▶ DIRECTIONS FOR THIS TASK:
Rewrite the lines below, substituting "roof" for every occurrence of "rooftop" and leaving everything else untouched.

▶ MATERIAL FOR THIS EXERCISE:
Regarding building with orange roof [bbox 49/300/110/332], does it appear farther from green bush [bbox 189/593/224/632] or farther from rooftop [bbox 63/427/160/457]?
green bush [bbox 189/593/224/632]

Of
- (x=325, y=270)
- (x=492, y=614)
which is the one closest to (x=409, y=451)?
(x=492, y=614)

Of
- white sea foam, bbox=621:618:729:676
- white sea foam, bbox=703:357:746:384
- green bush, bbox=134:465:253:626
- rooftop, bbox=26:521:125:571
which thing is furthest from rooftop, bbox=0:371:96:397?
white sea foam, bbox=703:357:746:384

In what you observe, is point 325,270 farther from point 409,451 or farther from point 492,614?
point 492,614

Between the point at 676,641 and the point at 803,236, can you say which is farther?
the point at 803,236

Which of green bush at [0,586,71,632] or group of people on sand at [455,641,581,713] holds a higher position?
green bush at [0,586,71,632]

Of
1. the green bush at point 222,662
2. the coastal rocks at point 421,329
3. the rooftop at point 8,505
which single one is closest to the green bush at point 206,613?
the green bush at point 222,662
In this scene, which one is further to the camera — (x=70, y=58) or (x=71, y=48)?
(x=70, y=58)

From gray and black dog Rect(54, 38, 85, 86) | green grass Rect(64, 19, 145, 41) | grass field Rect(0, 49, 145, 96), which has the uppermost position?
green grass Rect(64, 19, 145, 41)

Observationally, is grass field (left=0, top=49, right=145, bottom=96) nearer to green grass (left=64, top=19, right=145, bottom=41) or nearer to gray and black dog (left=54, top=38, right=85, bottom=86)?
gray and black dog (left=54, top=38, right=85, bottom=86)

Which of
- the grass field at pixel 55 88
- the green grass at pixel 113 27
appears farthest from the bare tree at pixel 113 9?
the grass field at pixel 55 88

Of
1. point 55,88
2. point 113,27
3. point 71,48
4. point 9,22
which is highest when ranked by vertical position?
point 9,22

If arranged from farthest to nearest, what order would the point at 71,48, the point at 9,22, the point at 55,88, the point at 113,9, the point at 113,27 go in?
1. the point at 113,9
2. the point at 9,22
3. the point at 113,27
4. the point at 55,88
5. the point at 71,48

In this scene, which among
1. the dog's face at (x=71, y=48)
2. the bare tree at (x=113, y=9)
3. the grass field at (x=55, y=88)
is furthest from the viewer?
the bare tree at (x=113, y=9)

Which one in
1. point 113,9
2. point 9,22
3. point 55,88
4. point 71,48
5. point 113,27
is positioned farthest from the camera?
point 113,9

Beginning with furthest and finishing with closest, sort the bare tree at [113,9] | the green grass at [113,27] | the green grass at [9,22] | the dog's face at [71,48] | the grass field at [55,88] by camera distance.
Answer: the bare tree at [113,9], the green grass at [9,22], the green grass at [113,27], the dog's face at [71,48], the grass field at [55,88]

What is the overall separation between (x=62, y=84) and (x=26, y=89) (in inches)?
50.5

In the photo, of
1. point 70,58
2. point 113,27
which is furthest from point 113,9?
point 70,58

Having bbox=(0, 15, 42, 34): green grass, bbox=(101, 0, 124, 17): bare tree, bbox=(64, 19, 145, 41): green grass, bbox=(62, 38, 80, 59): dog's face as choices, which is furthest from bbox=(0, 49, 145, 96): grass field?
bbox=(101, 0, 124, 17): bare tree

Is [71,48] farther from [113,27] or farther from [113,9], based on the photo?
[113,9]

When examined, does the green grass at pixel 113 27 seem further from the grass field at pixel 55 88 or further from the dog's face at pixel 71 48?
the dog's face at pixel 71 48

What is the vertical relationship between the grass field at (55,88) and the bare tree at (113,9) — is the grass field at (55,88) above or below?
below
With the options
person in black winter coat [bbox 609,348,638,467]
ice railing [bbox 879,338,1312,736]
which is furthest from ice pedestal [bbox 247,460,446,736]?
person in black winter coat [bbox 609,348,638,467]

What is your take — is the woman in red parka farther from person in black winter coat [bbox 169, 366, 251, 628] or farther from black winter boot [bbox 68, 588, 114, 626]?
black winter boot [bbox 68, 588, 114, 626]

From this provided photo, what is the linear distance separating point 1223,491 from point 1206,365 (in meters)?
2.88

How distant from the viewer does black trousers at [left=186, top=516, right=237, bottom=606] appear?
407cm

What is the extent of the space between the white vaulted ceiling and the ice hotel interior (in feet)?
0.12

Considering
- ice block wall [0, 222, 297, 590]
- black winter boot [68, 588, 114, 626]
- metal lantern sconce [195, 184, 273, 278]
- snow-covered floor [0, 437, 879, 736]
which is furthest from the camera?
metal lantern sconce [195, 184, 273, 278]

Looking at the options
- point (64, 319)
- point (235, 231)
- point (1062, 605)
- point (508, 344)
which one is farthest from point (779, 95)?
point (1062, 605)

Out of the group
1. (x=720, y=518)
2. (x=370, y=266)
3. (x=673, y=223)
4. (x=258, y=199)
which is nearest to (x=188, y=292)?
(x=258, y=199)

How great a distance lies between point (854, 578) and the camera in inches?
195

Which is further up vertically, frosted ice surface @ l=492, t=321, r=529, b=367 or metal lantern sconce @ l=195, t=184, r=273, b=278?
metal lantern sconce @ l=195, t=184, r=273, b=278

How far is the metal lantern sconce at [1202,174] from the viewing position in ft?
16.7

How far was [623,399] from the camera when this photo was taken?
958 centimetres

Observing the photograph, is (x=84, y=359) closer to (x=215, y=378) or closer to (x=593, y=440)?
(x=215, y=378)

▶ ANSWER TO THIS EXERCISE:
Regarding building with orange roof [bbox 49/300/110/332], does it appear farther from green bush [bbox 189/593/224/632] or farther from roof [bbox 63/427/160/457]?
green bush [bbox 189/593/224/632]

Of
- (x=325, y=270)
- (x=492, y=614)
which is the one closest to (x=409, y=451)?
(x=492, y=614)

Of
- white sea foam, bbox=621:618:729:676
- white sea foam, bbox=703:357:746:384
- green bush, bbox=134:465:253:626
- roof, bbox=26:521:125:571
which thing is furthest from roof, bbox=0:371:96:397?
white sea foam, bbox=703:357:746:384

In what you observe, is point 325,270 farther from point 409,451 or farther from point 492,614?
point 492,614

Between the point at 676,641 and the point at 803,236, can you say which is farther?
the point at 803,236

Which of green bush at [0,586,71,632] or group of people on sand at [455,641,581,713] holds a higher position?
green bush at [0,586,71,632]

Of
1. the green bush at point 222,662
2. the coastal rocks at point 421,329
3. the roof at point 8,505
which single one is closest to the green bush at point 206,613?
the green bush at point 222,662
In this scene, which one is further to the camera — (x=70, y=58) or (x=71, y=48)?
(x=70, y=58)

From gray and black dog Rect(54, 38, 85, 86) | green grass Rect(64, 19, 145, 41) | grass field Rect(0, 49, 145, 96), which has the uppermost position?
green grass Rect(64, 19, 145, 41)

Observationally, is grass field (left=0, top=49, right=145, bottom=96) nearer to green grass (left=64, top=19, right=145, bottom=41) or nearer to gray and black dog (left=54, top=38, right=85, bottom=86)?
gray and black dog (left=54, top=38, right=85, bottom=86)

Which of
- the grass field at pixel 55 88
- the green grass at pixel 113 27
appears farthest from the bare tree at pixel 113 9?
the grass field at pixel 55 88

Of
1. point 55,88
2. point 113,27
3. point 71,48
4. point 9,22
which is highest when ranked by vertical position?
point 9,22

If arranged from farthest to nearest, what order would the point at 71,48, the point at 9,22, the point at 55,88, the point at 113,9, the point at 113,27 go in?
1. the point at 113,9
2. the point at 9,22
3. the point at 113,27
4. the point at 55,88
5. the point at 71,48

In this scene, which among
1. the dog's face at (x=71, y=48)
2. the bare tree at (x=113, y=9)
3. the grass field at (x=55, y=88)
is furthest from the viewer?
the bare tree at (x=113, y=9)

Which one in
1. point 113,9
2. point 9,22
3. point 55,88
4. point 71,48
5. point 113,27
is positioned farthest from the camera?
point 113,9

Beginning with furthest and finishing with closest, sort the bare tree at [113,9] | the green grass at [113,27] | the green grass at [9,22] | the dog's face at [71,48] | the grass field at [55,88] by camera distance.
Answer: the bare tree at [113,9], the green grass at [9,22], the green grass at [113,27], the dog's face at [71,48], the grass field at [55,88]

What is the overall separation between (x=62, y=84) and (x=26, y=89) (in inches)?
50.5

In the photo, of
1. point 70,58
2. point 113,27
which is furthest from point 113,9?
point 70,58

Having bbox=(0, 15, 42, 34): green grass, bbox=(101, 0, 124, 17): bare tree, bbox=(64, 19, 145, 41): green grass, bbox=(62, 38, 80, 59): dog's face as choices, which is furthest from bbox=(0, 49, 145, 96): grass field?
bbox=(101, 0, 124, 17): bare tree

Is [71,48] farther from [113,27] or farther from [113,9], based on the photo?
[113,9]

When examined, does the green grass at pixel 113 27 seem further from the grass field at pixel 55 88 or further from the dog's face at pixel 71 48?
the dog's face at pixel 71 48

What is the vertical relationship between the grass field at (55,88) and the bare tree at (113,9) — is the grass field at (55,88) above or below?
below
With the options
person in black winter coat [bbox 609,348,638,467]
ice railing [bbox 879,338,1312,736]
which is furthest from ice pedestal [bbox 247,460,446,736]?
person in black winter coat [bbox 609,348,638,467]

What is your take — is the woman in red parka farther from person in black winter coat [bbox 169, 366, 251, 628] or farther from black winter boot [bbox 68, 588, 114, 626]?
black winter boot [bbox 68, 588, 114, 626]

From this provided photo, what is the linear distance separating point 1223,491 from point 1206,365 (in meters)?
2.88

How distant from the viewer does black trousers at [left=186, top=516, right=237, bottom=606] appear?
407cm

What is the extent of the space between the white vaulted ceiling and the ice hotel interior (in feet)?
0.12

Considering
- ice block wall [0, 222, 297, 590]
- black winter boot [68, 588, 114, 626]
- metal lantern sconce [195, 184, 273, 278]
- snow-covered floor [0, 437, 879, 736]
which is furthest from the camera?
metal lantern sconce [195, 184, 273, 278]

Looking at the options
- point (64, 319)
- point (235, 231)
- point (1062, 605)
- point (508, 344)
which one is farthest from point (779, 95)?
point (1062, 605)

Out of the group
1. (x=720, y=518)
2. (x=370, y=266)
3. (x=673, y=223)
4. (x=258, y=199)
which is nearest to (x=188, y=292)?
(x=258, y=199)

How great a distance lies between point (854, 578) and the camera in inches?
195

Which is further up vertically, frosted ice surface @ l=492, t=321, r=529, b=367 or metal lantern sconce @ l=195, t=184, r=273, b=278?
metal lantern sconce @ l=195, t=184, r=273, b=278

How far is the metal lantern sconce at [1202,174] from the viewing position in ft?
16.7

How far was [623,399] from the camera when this photo was taken?
958 centimetres

Observing the photograph, is (x=84, y=359) closer to (x=215, y=378) or closer to (x=593, y=440)?
(x=215, y=378)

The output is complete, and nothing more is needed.